Segment Start: The input

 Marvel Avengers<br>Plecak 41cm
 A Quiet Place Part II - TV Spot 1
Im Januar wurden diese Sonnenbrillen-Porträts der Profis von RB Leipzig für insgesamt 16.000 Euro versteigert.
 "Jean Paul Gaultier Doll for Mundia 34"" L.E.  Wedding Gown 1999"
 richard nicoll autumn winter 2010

Segment End: The input
Segment Start: The input

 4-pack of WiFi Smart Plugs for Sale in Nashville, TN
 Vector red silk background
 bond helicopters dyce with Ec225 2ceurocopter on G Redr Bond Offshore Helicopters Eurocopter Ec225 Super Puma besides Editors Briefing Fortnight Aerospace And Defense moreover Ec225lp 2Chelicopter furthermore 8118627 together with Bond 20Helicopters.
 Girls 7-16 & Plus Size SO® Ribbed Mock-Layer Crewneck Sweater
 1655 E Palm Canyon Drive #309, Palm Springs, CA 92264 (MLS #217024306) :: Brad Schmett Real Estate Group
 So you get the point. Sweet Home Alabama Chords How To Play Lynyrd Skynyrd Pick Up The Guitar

Segment End: The input

Copy out only the lines above from the one with "Marvel Avengers<br>Plecak 41cm" to the one with "richard nicoll autumn winter 2010", inclusive, exactly as they stand.

**Response area:**
 Marvel Avengers<br>Plecak 41cm
 A Quiet Place Part II - TV Spot 1
Im Januar wurden diese Sonnenbrillen-Porträts der Profis von RB Leipzig für insgesamt 16.000 Euro versteigert.
 "Jean Paul Gaultier Doll for Mundia 34"" L.E.  Wedding Gown 1999"
 richard nicoll autumn winter 2010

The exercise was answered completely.